CMS instituted a penalty for 30-day readmissions as part of their Hospital Readmission Reduction Program (HRRP) in 2014. However, there was, and has been, a lack of published evidenced on effective hospital-based programs to reduce readmissions. In response, hospitals began to develop and implement their own programs in an effort to avoid financial penalties.

Patients with lower socioeconomic status are more likely to have COPD, be hospitalized for COPD, be readmitted after a COPD-related hospitalization, and have higher death rates from COPD. Thus, financial penalties worry safety net hospitals heavily, since they serve this population.

The areas that emerged are:

Communication problems. Poor communication at the time of diagnosis, care transitions, and clinical deterioration leads to a worsened patient experience as well as outcomes, according to patients and patient advocate stakeholders.

Complicating factors, including social determinants of health. Readmissions may be a proxy for other health factors or outcomes, such as quality of life, social determinants of health (SDOH), adherence deficit, or multimorbidity. Stakeholders said interventions to reduce readmissions may need to expand to include improvements in patient education, behavior modification through health coaching, and facilitation of prompt access to outpatient healthcare expertise.

Implementation issues. COPD guidelines are necessary but not enough to reduce readmissions and/or healthcare costs. Due to the readmission penalty targeting all-cause, not just COPD-related, readmissions, efforts to address multimorbidity and SDOH are also needed.

Lack of rigorous evaluation. The success of readmission reduction programs is difficult to evaluate. There is a lack of rigorous study design and complicated cost frameworks, including variations in diagnostic coding.

Adjusting metrics for quality. Programs should address quality of care, not just quantity of readmissions. The 30-day readmission metric may need to have the time frame adjusted; additional metrics should show whether hospital-based interventions improve COPD care and impact patient-centered outcomes, such as mortality, patient satisfaction, adherence, self-efficacy, symptoms, and exercise tolerance.
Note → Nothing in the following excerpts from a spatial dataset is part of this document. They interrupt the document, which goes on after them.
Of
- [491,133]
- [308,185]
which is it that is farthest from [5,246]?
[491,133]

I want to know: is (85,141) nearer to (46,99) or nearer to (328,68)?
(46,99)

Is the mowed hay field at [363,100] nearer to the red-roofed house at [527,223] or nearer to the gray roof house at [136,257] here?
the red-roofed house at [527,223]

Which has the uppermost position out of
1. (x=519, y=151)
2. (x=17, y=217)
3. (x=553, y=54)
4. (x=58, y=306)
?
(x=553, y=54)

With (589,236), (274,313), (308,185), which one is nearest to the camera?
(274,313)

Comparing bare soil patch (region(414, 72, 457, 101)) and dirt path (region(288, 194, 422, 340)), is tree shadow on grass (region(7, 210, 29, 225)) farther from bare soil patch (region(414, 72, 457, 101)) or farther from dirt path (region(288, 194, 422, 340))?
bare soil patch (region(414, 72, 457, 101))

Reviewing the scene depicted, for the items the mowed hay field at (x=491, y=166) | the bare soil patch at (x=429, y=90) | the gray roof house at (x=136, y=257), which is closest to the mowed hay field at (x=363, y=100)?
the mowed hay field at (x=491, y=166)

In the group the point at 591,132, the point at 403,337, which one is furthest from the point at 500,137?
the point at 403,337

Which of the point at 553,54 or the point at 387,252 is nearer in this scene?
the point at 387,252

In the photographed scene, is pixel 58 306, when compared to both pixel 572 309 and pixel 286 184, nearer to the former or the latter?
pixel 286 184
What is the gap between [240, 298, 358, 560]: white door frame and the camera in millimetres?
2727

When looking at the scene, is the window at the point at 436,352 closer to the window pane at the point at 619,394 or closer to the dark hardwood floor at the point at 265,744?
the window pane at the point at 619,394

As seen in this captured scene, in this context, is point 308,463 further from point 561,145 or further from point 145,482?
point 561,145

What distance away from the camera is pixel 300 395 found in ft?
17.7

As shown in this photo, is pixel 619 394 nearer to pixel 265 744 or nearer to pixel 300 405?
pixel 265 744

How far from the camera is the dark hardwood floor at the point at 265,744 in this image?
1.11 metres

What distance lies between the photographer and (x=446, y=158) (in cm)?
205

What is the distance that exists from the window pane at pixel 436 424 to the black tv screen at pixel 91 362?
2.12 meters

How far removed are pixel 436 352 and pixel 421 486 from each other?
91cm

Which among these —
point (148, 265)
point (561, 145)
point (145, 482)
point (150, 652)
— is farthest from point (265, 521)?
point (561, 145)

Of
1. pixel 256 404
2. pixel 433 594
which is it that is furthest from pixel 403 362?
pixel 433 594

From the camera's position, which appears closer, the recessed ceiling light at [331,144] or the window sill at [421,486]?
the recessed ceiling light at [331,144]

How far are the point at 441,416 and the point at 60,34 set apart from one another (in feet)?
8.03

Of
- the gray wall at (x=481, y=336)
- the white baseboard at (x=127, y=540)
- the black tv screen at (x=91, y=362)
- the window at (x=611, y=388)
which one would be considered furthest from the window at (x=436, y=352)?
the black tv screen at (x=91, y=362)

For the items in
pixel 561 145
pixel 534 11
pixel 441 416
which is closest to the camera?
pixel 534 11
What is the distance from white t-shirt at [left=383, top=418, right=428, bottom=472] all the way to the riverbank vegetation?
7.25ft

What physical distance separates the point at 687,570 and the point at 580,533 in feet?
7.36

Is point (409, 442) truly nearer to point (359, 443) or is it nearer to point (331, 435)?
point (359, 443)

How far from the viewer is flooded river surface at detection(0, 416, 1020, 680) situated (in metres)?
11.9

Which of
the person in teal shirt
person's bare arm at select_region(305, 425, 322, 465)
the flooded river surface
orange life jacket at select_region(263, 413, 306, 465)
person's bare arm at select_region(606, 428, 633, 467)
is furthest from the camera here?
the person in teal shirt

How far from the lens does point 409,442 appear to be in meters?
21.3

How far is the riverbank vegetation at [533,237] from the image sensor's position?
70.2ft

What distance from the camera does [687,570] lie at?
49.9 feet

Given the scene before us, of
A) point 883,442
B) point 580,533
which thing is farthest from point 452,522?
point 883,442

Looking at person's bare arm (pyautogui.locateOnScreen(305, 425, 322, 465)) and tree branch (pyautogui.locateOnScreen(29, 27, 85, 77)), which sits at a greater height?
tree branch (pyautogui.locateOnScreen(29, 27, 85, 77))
Flagging high-risk patients. Improvement is needed to identify risk factors for readmission and/or high-risk patients. The authors said there is no 30-day, COPD-specific risk-prediction tool to identify patients at high risk of 30-day readmission that specifically addresses the CMS HRRP penalty. There is 1 published tool for 90-day readmissions, but again, there is room for improvement. However, there are patient characteristics that have been identified as increasing risk, including comorbid anxiety, multimorbidity, and delays to follow-up with primary care physicians.

Reference

Press VG, Au DH, Bourbeau J, et al. Reducing chronic obstructive pulmonary disease hospital readmissions. an official American Thoracic Society Workshop Report. Ann Am Thorac Soc. 2019;16(2):161-170. doi: 10.1513/AnnalsATS.201811-755WS.